> Extracted text
######

I wonder if this would have something to do with the _ordo salutis_?


----------



## Scott Bushey

For there is one God and one mediator between God and men, the man Christ Jesus, 
1 Tim 2:5

~Do the unsaved have a mediator?

Now we know that God heareth not sinners: but if any man be a worshipper of God, and doeth his will, him he heareth. John 9:31

In the divided senses, God hears everything, in the compound, he does not. 

~Seeking occurs after regeneration, prior to conversion; What unregenerate man would seek after God?


----------



## Pergamum

Scott: If you want to disagree with Jonathan Edwards, go ahead.


----------



## Scott Bushey

Romans 11:7

What then? Israel hath not obtained that which he seeketh for; but the election hath obtained it, and the rest were blinded.


----------



## Pergamum

There IS a Puritan doctrine of "seeking" which Edwards, and his apologist John Gerstner brings up quite a lot. I do have Puritans on my side here (and I have plenty of backing regarding my credo positions as well, even if not by all the Puritans).

I have given the links above in a previous post.


----------



## Pergamum

Those that are Elect, God draws to himself. In this drawing, the Spirit awakens the Elect but still un-regenerate soul to sensehis dnager and pray for mercy. This ploughing work of the Spirit causes the awakened sinner to seek and at some point, God may be pleased to grant the new birth.

-----Added 7/14/2009 at 05:51:33 EST-----



Joshua said:


> Pergamum said:
> 
> 
> 
> There IS a Puritan doctrine of "seeking" which Edwards, and his apologist John Gerstner brings up quite a lot. I do have Puritans on my side here (and I have plenty of backing regarding my credo positions as well, even if not by all the Puritans).
> 
> I have given the links above in a previous post.
> 
> 
> 
> That's great, Pergalicious. It wasn't my point. My point was that disagreeing with Edwards is not a novelty to you.  I was poking at you, Friend.
Click to expand...


Yes, that is true. We use past theologians insofar as they advance our own positions sometimes, heh? I find that I like past writers in proportion to how well they agree with my present positions! I think we all probably do, right?

######

> Dataset excerpts
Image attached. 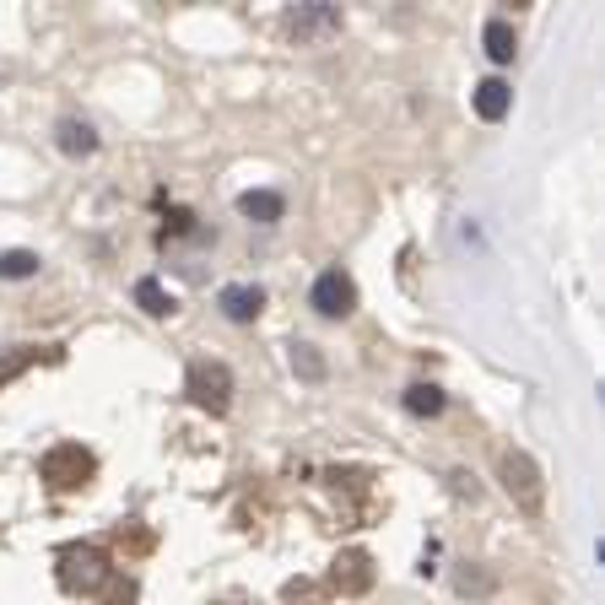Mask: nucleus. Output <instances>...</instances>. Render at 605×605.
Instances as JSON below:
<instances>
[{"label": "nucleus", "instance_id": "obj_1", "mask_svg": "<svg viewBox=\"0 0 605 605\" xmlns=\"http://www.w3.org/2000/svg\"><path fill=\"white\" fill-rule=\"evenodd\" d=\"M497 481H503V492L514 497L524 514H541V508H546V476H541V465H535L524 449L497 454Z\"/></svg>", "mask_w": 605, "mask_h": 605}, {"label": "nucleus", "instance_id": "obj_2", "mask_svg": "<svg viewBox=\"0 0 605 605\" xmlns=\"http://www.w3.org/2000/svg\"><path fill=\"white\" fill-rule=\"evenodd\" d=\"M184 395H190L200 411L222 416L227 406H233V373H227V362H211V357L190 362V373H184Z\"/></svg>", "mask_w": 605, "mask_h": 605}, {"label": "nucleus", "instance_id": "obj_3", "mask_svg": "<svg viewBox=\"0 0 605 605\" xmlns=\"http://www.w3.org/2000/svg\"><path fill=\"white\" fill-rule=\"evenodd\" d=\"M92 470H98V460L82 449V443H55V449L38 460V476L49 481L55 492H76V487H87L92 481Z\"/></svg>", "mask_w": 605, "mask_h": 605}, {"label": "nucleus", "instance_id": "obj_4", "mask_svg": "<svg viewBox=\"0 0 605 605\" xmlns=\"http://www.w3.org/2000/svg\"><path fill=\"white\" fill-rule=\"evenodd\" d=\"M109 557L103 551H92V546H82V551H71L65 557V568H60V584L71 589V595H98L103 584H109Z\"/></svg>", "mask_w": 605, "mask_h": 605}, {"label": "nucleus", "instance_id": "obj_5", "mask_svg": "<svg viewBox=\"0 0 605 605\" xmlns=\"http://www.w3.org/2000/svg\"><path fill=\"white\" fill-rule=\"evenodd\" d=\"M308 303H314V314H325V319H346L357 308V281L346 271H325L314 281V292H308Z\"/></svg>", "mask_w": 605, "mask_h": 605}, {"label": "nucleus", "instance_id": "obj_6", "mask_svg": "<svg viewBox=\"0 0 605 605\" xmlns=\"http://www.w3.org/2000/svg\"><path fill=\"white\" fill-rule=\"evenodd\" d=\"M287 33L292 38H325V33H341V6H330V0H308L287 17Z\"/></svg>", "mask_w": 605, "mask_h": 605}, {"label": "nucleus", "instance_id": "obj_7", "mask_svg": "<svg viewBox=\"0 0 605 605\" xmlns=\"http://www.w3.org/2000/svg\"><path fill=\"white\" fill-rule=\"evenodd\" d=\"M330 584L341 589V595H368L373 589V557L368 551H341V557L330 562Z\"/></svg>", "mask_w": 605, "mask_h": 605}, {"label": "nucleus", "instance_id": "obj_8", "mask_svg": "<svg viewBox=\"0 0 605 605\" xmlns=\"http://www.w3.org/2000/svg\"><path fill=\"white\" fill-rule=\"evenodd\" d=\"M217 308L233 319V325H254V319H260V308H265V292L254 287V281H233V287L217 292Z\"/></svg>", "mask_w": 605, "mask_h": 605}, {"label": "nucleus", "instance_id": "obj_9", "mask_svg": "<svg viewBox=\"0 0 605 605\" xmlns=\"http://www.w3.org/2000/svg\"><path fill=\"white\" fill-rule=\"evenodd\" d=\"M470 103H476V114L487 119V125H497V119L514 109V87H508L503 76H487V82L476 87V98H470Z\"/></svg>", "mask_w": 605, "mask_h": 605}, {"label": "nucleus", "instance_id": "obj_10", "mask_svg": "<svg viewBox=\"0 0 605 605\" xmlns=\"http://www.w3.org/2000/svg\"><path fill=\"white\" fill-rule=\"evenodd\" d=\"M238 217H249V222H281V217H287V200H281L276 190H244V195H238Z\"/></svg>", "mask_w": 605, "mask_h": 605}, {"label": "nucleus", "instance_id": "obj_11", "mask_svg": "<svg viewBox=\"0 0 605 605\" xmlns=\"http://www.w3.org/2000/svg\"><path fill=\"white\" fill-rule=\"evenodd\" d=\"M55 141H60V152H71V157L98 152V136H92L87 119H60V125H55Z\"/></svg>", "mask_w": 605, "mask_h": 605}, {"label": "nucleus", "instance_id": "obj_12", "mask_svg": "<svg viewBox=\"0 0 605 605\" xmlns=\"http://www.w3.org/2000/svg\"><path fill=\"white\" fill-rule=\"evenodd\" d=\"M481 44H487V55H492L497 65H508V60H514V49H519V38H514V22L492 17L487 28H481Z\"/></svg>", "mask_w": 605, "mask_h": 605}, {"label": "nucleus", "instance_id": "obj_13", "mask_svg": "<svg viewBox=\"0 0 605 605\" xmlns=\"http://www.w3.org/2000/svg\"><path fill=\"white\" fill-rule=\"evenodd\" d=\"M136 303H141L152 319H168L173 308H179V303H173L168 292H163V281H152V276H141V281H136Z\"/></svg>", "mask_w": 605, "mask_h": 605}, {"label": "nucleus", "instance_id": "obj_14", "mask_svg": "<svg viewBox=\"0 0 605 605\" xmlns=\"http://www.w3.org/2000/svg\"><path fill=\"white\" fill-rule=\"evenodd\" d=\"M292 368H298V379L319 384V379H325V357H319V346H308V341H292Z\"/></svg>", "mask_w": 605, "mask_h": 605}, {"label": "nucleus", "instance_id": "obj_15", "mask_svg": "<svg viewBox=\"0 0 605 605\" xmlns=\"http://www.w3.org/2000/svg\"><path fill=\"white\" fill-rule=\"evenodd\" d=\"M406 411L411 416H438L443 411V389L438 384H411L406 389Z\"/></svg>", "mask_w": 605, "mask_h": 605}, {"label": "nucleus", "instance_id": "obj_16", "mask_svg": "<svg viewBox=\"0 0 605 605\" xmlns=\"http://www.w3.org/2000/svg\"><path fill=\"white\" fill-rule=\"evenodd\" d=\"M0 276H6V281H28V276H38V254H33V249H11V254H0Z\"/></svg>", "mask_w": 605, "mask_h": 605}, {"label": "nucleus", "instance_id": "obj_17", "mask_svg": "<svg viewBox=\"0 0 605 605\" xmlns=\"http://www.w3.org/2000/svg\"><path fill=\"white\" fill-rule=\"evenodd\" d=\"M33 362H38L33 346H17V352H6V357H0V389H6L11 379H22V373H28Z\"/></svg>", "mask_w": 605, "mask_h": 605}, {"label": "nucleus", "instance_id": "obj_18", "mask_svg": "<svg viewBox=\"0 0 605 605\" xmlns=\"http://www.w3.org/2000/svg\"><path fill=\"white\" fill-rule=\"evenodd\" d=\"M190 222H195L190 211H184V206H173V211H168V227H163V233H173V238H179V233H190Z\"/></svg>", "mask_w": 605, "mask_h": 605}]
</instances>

######

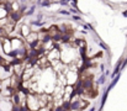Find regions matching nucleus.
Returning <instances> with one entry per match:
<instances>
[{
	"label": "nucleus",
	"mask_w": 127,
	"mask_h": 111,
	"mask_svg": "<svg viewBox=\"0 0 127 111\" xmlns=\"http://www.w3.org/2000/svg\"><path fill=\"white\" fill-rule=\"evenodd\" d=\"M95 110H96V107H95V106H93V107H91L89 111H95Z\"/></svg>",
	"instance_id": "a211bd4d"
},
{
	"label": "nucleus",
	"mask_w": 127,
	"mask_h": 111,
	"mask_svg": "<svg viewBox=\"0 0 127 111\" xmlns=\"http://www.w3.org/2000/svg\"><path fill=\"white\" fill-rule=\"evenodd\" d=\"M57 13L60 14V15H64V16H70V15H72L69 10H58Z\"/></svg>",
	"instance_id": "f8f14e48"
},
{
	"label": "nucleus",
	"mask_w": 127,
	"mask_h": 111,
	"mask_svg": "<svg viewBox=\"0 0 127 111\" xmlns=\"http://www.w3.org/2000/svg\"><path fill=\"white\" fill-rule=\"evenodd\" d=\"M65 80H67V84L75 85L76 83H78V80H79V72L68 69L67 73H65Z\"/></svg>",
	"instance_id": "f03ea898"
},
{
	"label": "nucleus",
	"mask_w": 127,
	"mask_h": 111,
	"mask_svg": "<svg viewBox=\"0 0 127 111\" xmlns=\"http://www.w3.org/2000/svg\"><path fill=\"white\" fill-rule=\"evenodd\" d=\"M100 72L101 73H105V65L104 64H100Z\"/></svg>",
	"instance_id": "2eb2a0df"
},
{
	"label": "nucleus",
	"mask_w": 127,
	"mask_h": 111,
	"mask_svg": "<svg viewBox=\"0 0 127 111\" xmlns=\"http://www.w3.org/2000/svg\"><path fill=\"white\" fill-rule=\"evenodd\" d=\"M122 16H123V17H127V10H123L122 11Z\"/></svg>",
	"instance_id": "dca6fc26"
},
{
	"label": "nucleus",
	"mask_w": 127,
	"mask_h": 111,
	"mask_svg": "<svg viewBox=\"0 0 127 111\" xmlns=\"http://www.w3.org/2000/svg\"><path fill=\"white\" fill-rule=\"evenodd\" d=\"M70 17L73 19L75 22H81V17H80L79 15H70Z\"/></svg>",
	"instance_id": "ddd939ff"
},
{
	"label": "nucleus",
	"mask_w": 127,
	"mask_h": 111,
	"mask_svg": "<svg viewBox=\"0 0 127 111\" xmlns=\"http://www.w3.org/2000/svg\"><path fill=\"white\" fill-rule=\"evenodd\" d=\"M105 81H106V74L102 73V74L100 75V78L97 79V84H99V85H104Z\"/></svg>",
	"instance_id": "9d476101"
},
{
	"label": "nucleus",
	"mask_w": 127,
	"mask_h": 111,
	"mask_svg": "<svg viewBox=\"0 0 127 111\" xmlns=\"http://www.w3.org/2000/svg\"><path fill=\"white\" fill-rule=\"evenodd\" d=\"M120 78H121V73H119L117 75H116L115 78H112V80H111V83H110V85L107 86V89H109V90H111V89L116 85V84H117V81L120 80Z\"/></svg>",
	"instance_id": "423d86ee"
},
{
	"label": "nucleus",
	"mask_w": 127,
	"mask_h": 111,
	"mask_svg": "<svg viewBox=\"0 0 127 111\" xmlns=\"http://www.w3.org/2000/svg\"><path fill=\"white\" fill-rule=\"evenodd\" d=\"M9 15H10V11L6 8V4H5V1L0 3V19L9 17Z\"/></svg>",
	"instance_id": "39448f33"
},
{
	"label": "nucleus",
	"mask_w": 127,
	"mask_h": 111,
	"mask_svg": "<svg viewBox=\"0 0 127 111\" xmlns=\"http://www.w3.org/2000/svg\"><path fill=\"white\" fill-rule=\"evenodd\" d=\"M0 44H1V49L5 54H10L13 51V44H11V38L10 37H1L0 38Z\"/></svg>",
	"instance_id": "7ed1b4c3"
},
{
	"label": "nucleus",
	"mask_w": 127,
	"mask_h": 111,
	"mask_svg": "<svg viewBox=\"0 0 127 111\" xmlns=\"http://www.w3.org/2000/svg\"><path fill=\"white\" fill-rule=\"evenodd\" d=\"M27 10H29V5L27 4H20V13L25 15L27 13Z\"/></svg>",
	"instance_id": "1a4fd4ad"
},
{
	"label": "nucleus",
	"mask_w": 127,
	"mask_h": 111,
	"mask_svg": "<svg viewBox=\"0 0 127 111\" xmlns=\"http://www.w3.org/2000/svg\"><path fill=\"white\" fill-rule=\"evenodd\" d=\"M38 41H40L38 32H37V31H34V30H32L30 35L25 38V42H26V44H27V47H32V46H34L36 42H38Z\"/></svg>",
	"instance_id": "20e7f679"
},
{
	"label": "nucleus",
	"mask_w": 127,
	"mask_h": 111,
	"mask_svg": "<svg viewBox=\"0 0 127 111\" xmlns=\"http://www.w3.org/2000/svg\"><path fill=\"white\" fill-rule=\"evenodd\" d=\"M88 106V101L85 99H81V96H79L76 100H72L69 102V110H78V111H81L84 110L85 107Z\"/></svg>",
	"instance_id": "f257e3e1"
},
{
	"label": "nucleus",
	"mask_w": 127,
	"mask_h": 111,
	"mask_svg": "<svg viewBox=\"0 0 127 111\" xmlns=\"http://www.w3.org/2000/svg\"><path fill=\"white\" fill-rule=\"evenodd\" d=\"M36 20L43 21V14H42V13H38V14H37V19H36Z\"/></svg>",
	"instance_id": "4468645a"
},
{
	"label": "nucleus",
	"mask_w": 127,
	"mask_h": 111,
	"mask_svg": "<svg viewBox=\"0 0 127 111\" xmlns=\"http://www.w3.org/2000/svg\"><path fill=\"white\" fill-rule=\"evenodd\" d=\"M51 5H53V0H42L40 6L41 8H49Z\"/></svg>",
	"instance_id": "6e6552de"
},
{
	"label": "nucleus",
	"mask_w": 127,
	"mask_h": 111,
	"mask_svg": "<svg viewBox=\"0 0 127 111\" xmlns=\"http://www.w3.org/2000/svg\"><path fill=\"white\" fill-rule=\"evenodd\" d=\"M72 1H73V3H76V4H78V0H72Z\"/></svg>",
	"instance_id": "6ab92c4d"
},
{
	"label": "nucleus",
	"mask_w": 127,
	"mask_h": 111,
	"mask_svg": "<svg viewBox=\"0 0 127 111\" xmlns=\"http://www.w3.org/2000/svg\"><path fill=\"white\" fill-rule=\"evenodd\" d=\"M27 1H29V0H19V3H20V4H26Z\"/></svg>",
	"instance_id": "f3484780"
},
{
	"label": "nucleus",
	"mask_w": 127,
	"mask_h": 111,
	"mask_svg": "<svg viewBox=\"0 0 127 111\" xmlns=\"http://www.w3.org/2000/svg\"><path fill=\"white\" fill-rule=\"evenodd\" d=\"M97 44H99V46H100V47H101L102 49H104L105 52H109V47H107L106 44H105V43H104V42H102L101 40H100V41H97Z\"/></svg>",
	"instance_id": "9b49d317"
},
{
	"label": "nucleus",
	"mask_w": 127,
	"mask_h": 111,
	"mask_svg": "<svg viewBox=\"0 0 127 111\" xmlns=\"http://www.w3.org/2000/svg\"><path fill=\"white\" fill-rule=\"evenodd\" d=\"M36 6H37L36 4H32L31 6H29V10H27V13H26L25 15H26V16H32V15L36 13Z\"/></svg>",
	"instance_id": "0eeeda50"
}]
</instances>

######

> Directions
[A] In the forum thread about seeking and regeneration, list every Bible reference the posts cite.
[B] According to the forum thread about seeking and regeneration, who is the apologist for Edwards?
[C] Please pick up the forum thread about seeking and regeneration after its final post and carry the discussion forward.

> Answers for this exercise
[A]
1 Tim 2:5
John 9:31
Romans 11:7

[B] John Gerstner.

[C]
----------



## Grillsy

Perg, 

Then in light of all of that has been discussed. Who's prayer does God not hear? At what point does one go from being unregenerate and not heard to being unregenerate and being heard? Serious question. Thanks.


----------



## Pergamum

God hears some of the prayers of the Elect, even when unregenerate (i.e. non-Christian).


----------



## Grillsy

Pergamum said:


> God hears some of the prayers of the Elect, even when unregenerate (i.e. non-Christian).



1. Can you give examples? Or Scripture references?

2. So if I understand your position. God only hears the prayers of His elect be they regenerate or unregenerate?


----------



## Pergamum

There seems to be evidence (that Scott Bushey gives above) that God does not hear prayers of the Unregenerate non-Elect. Though, God did seem to hear the prayer of Hagar and Ishmael in the example above.

But, I feel confident to say that God does hear some of the prayers of the Elect, even before conversion, due to my belief in the doctrine of seeking, whereby God awakens and draws the sinner.

God does not hear all of the Elect's prayers either...for instance, when we knowingly sin.


THis link summarizes my views: Seeking God


----------



## Puritan Sailor

This may be another example of an unregenerate praying and receiving an answer. 

1 Kings 21:27-29 
27 When Ahab heard these words, he tore his clothes, put on sackcloth and fasted. He lay in sackcloth and went around meekly. 28 Then the word of the LORD came to Elijah the Tishbite: 29 "Have you noticed how Ahab has humbled himself before me? Because he has humbled himself, I will not bring this disaster in his day, but I will bring it on his house in the days of his son."


----------



## Grillsy

Pergamum said:


> There seems to be evidence (that Scott Bushey gives above) that God does not hear prayers of the Unregenerate non-Elect. Though, God did seem to hear the prayer of Hagar and Ishmael in the example above.
> 
> But, I feel confident to say that God does hear some of the prayers of the Elect, even before conversion, due to my belief in the doctrine of seeking, whereby God awakens and draws the sinner.
> 
> God does not hear all of the Elect's prayers either...for instance, when we knowingly sin.
> 
> 
> THis link summarizes my views: Seeking God



Thanks Perg,

Another question if thats alright.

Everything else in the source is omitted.